Please print exactly the lines running from the one that contains "From among all of" to the end of the data, with both lines included.

# DATA LISTING start

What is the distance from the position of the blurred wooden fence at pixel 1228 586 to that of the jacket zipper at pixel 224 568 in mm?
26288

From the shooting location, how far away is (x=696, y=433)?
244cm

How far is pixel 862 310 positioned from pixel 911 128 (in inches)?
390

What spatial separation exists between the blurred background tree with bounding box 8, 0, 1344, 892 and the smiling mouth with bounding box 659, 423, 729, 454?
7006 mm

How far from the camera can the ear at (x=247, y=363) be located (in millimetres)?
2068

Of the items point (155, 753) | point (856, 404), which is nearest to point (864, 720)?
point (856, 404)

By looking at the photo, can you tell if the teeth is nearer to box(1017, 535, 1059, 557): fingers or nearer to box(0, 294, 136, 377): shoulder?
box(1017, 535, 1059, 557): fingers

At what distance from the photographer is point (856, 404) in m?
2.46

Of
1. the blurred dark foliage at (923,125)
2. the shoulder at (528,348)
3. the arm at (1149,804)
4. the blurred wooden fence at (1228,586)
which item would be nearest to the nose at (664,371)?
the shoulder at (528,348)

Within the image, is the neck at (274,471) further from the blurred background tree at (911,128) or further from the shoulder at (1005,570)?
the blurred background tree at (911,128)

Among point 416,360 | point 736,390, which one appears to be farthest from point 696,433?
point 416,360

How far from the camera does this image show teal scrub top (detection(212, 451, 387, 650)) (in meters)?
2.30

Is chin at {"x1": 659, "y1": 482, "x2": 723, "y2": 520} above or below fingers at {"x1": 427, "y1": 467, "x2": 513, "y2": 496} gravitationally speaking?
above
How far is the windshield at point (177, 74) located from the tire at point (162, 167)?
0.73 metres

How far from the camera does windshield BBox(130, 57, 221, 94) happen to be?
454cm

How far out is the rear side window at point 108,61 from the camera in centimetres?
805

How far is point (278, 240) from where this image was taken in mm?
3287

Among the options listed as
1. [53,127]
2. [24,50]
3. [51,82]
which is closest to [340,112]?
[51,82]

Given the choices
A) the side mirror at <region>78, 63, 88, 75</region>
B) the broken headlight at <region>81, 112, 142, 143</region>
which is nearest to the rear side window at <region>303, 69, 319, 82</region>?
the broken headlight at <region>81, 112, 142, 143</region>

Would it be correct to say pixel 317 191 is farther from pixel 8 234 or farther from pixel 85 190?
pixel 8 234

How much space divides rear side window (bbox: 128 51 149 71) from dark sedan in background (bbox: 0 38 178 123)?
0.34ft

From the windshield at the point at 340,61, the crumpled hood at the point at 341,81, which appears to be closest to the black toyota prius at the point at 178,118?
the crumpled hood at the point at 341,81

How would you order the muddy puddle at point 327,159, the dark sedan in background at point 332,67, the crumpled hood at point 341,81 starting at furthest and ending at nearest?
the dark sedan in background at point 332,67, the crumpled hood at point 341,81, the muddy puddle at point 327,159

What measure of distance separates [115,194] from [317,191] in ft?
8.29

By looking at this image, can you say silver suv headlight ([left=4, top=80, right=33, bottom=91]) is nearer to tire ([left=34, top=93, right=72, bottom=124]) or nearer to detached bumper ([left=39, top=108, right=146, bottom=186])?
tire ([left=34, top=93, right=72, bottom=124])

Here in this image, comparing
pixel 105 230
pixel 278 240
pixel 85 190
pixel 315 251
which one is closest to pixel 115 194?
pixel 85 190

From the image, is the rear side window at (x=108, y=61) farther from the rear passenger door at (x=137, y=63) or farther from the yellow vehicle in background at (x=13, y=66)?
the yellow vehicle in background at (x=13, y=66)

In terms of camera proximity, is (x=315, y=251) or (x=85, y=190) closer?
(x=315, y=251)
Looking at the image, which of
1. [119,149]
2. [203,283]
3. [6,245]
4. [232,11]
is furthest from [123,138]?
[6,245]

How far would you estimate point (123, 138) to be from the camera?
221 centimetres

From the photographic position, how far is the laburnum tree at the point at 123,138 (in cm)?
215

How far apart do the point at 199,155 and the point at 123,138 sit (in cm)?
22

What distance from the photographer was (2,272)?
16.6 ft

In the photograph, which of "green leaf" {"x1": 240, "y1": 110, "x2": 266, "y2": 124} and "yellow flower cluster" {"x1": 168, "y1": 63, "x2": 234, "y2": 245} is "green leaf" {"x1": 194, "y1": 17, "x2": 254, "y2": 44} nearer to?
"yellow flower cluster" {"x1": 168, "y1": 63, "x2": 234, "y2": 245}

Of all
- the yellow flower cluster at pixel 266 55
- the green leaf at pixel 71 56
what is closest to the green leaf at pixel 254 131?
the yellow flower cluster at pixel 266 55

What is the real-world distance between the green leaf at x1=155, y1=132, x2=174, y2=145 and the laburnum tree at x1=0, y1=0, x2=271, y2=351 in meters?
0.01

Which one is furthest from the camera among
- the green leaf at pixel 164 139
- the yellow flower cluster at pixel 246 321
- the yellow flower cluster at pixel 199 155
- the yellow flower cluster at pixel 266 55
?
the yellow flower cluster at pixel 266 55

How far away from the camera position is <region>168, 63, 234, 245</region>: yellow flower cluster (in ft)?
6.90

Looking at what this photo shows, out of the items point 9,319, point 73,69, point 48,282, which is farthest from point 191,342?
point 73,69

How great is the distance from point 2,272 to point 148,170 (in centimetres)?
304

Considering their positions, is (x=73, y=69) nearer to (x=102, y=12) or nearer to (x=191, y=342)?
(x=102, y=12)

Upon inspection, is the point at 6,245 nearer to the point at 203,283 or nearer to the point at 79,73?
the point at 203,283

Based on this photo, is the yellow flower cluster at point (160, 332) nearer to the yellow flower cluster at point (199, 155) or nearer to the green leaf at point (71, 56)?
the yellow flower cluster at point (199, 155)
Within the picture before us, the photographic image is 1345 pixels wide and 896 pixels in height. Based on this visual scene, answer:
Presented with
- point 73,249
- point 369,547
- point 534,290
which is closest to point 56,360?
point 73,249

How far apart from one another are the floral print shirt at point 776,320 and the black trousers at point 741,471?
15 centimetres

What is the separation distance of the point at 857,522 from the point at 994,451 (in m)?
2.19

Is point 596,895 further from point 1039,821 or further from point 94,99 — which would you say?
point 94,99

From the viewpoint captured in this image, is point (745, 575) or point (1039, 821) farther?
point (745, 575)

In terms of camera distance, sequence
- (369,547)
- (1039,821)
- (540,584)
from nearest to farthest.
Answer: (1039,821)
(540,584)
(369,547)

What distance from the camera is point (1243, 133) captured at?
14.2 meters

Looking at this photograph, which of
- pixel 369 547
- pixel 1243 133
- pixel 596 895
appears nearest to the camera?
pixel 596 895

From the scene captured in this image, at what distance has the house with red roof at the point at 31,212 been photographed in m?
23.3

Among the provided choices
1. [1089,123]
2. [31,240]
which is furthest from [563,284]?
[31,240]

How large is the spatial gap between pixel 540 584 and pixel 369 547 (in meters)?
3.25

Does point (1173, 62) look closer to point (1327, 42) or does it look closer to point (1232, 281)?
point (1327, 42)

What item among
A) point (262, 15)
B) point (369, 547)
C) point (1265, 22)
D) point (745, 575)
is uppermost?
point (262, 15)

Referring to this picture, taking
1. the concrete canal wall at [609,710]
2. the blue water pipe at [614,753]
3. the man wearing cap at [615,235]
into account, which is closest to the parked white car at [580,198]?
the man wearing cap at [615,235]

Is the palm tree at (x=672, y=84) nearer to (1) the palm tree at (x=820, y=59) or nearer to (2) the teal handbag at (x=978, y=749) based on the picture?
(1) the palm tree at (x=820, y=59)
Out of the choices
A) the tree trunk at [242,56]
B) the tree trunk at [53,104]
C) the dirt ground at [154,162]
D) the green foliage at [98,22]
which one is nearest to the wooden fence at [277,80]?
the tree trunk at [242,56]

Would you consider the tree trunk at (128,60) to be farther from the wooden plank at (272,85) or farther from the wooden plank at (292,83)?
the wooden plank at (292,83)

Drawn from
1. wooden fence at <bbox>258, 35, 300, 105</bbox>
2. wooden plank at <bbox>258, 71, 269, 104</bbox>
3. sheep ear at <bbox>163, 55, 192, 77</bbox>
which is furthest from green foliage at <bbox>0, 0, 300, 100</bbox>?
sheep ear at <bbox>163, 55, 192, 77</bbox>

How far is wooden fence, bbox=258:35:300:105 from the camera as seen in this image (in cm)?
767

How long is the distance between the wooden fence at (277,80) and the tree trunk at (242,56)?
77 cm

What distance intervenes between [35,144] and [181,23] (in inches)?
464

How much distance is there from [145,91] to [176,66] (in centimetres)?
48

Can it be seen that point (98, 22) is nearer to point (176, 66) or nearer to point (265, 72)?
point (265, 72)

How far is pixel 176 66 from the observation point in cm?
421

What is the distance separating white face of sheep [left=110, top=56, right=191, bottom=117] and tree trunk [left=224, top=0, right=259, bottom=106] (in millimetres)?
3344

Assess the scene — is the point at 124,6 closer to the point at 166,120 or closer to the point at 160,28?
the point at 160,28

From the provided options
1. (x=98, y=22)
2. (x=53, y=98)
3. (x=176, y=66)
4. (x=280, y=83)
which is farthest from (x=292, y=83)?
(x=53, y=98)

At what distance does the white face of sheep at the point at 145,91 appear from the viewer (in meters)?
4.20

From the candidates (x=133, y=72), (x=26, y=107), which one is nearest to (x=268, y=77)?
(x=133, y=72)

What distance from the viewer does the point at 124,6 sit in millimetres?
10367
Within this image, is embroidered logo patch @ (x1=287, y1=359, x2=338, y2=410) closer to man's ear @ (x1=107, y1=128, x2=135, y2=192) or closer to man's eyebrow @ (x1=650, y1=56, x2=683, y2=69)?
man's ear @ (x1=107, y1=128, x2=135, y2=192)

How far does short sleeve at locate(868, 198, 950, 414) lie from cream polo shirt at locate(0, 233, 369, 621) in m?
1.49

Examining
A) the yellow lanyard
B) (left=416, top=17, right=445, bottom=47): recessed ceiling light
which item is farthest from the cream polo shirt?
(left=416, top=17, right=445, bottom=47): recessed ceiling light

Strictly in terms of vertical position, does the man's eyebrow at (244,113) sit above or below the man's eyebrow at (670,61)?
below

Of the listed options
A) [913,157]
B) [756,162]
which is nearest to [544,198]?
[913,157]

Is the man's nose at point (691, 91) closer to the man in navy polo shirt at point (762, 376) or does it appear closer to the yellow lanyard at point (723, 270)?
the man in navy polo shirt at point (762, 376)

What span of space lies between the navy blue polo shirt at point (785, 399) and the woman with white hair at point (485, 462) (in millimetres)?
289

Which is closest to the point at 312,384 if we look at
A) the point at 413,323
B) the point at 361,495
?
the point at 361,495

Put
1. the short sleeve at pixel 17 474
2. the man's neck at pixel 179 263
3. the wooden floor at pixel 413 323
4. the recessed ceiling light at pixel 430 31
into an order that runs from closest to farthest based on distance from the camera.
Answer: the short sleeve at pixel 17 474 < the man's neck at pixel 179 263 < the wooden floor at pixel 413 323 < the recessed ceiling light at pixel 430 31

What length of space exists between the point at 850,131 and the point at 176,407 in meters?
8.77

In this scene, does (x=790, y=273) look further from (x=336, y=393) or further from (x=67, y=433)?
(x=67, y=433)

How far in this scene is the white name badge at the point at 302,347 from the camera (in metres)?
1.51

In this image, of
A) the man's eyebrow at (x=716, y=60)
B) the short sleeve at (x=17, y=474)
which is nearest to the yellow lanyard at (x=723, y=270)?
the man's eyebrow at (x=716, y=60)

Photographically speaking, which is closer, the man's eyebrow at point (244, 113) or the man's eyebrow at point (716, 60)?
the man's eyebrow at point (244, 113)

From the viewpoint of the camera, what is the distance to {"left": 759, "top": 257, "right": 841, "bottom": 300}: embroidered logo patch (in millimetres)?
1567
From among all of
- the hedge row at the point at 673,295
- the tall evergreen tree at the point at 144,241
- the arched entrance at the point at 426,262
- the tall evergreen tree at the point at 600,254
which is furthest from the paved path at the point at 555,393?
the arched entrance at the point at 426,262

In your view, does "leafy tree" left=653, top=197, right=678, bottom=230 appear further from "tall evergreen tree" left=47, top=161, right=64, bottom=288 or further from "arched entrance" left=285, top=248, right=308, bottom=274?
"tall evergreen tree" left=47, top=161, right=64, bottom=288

# DATA LISTING end

- _OUTPUT BELOW_:
From among all of
- the hedge row at the point at 673,295
- the tall evergreen tree at the point at 144,241
- the arched entrance at the point at 426,262
- the tall evergreen tree at the point at 600,254
which is furthest from the paved path at the point at 555,393?
the arched entrance at the point at 426,262

In your view, does "leafy tree" left=653, top=197, right=678, bottom=230 appear further from "tall evergreen tree" left=47, top=161, right=64, bottom=288 or further from "arched entrance" left=285, top=248, right=308, bottom=274?
"tall evergreen tree" left=47, top=161, right=64, bottom=288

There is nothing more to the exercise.